Work to complete
Find the line that contains "Looking at this photo, would"; then retype it and each line after it, exactly, through the final line of the data below.

Records shown
_ _ _ _
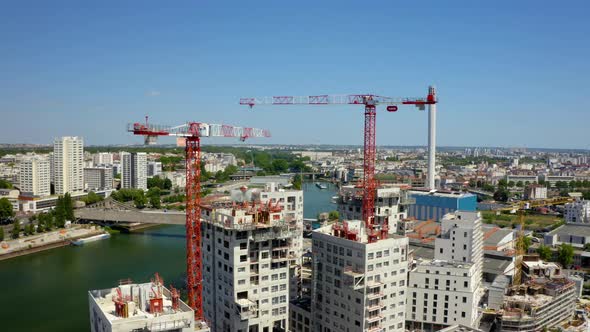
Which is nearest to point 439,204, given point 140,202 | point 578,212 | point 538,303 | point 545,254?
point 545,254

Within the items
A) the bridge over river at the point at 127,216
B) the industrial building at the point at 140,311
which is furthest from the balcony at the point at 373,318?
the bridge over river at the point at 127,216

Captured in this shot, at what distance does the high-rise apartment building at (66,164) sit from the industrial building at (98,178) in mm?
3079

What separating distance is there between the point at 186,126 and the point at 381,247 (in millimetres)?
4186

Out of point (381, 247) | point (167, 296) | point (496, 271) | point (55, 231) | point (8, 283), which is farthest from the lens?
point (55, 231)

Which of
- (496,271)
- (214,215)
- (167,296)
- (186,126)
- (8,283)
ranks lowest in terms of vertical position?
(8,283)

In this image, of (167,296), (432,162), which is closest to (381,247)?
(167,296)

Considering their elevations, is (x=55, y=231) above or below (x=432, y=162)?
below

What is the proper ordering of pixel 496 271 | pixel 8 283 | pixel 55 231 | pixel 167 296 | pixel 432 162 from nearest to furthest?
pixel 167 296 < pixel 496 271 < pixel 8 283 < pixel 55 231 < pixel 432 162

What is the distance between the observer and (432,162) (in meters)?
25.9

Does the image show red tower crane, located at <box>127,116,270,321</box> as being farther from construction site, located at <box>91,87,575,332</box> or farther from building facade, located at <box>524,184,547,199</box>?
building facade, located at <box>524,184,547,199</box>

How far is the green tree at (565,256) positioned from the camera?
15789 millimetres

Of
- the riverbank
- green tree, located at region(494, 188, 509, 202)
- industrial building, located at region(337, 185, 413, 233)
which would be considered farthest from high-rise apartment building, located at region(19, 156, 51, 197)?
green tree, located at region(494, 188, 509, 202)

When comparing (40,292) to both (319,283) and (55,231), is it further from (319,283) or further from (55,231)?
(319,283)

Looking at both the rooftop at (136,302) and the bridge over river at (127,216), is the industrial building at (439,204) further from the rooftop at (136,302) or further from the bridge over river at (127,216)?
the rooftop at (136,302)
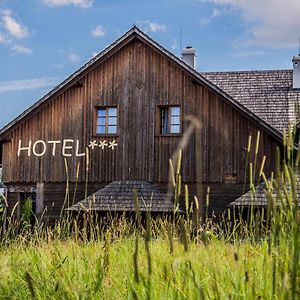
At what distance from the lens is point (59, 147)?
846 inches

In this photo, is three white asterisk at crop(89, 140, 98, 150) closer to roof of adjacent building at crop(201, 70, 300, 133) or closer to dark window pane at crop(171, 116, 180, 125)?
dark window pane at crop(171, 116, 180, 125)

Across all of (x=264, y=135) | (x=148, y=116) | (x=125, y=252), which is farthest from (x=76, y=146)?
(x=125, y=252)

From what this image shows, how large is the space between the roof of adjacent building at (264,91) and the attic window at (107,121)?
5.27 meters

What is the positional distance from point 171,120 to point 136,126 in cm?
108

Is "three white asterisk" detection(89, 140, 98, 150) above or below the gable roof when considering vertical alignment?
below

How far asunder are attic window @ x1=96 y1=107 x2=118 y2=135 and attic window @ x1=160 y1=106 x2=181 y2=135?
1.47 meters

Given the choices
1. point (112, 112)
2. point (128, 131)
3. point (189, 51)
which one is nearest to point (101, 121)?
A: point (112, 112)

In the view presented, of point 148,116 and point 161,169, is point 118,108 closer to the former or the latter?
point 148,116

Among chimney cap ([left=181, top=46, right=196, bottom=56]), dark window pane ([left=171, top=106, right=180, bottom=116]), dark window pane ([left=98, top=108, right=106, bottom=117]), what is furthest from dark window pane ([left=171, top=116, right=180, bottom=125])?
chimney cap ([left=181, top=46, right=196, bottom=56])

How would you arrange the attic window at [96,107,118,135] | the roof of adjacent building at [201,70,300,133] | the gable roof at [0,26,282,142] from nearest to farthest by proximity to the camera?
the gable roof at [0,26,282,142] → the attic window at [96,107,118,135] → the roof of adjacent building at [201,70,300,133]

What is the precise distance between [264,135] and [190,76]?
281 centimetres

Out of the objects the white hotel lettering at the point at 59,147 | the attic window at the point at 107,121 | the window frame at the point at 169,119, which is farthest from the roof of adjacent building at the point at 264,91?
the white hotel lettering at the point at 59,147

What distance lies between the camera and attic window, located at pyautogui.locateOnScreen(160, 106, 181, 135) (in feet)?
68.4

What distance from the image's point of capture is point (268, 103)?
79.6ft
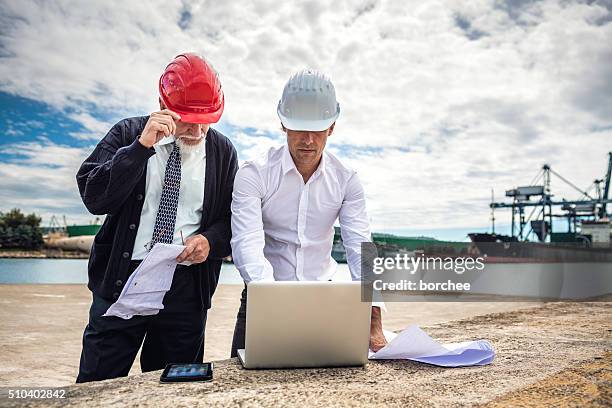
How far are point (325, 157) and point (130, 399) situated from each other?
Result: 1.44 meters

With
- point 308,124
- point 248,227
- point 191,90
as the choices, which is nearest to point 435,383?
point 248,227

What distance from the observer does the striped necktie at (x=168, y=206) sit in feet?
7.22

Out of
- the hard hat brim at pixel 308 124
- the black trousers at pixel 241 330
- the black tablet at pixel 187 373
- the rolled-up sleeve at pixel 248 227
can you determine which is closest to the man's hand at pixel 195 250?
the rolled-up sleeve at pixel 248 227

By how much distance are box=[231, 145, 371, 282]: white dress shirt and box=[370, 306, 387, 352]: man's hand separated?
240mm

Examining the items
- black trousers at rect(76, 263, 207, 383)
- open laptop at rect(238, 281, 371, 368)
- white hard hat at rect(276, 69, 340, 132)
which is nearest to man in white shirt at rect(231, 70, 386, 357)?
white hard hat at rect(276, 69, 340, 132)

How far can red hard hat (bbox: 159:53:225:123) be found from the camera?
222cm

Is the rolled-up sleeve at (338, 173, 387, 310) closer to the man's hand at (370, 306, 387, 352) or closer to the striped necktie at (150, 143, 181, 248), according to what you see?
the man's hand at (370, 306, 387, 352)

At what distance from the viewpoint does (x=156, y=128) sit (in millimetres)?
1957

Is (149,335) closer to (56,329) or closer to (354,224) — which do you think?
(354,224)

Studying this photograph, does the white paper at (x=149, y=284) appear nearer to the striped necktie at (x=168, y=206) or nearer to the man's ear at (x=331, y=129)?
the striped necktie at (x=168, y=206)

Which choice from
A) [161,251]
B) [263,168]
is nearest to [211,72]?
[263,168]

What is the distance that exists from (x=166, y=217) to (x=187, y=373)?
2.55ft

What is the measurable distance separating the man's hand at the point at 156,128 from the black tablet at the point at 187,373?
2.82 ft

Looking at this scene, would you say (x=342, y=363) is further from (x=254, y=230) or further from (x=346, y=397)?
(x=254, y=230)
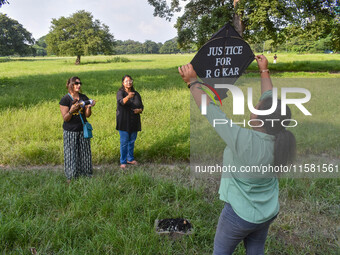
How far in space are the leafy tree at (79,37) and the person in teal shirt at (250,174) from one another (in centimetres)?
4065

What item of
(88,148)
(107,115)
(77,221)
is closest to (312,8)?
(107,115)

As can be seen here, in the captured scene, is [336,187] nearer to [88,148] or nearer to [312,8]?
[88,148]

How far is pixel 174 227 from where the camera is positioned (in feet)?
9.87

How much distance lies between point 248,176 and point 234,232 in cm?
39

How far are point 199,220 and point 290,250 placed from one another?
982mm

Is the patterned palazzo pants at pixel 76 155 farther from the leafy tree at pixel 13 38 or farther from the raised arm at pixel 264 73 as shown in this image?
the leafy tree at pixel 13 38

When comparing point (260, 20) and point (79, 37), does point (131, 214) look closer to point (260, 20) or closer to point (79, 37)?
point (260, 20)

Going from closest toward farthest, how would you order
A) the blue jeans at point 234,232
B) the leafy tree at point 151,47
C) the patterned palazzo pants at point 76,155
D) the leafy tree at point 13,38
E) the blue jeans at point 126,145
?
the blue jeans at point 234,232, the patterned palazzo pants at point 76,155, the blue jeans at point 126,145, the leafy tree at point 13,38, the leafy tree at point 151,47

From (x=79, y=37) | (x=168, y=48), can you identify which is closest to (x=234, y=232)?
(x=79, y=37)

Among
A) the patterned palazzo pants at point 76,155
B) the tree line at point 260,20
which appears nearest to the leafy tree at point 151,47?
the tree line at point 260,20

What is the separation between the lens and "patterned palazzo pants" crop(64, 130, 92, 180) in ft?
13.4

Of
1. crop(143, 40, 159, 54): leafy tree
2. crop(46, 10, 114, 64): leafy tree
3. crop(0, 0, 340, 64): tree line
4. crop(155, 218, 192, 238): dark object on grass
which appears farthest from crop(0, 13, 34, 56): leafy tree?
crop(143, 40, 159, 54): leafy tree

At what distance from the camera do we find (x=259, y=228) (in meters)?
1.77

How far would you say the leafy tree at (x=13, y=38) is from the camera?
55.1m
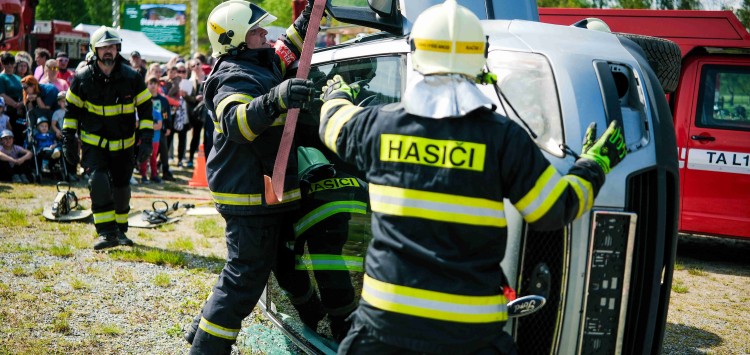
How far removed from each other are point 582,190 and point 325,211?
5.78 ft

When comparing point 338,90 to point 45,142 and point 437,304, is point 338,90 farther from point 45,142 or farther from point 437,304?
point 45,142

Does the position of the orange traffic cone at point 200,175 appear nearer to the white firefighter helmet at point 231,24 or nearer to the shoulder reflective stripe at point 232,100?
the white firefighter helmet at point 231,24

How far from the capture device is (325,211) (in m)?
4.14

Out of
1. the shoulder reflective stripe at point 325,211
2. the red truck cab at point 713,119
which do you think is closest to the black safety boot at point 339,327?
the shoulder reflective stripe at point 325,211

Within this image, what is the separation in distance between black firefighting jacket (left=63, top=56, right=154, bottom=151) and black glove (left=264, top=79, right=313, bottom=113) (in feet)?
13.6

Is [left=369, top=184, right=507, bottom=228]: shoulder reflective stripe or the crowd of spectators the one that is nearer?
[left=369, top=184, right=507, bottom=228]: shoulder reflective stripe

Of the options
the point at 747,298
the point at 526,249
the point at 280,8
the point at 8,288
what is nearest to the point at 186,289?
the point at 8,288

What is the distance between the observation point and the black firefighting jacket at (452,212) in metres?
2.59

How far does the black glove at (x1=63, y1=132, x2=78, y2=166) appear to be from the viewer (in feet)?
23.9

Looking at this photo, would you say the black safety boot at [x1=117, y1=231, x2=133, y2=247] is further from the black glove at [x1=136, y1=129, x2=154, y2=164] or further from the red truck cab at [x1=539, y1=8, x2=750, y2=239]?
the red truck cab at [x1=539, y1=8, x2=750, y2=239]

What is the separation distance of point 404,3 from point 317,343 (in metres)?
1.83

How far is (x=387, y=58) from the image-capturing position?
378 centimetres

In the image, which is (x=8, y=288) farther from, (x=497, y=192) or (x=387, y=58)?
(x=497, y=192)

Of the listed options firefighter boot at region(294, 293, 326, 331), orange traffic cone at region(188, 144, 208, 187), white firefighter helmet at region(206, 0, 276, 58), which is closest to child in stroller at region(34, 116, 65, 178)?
_ _ _ _
Output
Looking at this photo, would you say the black safety boot at [x1=117, y1=231, x2=133, y2=247] is further from the black glove at [x1=136, y1=129, x2=154, y2=164] or further from the red truck cab at [x1=539, y1=8, x2=750, y2=239]?
the red truck cab at [x1=539, y1=8, x2=750, y2=239]

What is the separation distance of point 404,3 from point 317,343 (in metres)?
1.83

How far is (x=387, y=58) from the image-capturing position?
378 centimetres

In the image, which is (x=8, y=288) farther from, (x=497, y=192) or (x=387, y=58)?
(x=497, y=192)

Of the listed options firefighter boot at region(294, 293, 326, 331), orange traffic cone at region(188, 144, 208, 187), white firefighter helmet at region(206, 0, 276, 58), which is closest to child in stroller at region(34, 116, 65, 178)?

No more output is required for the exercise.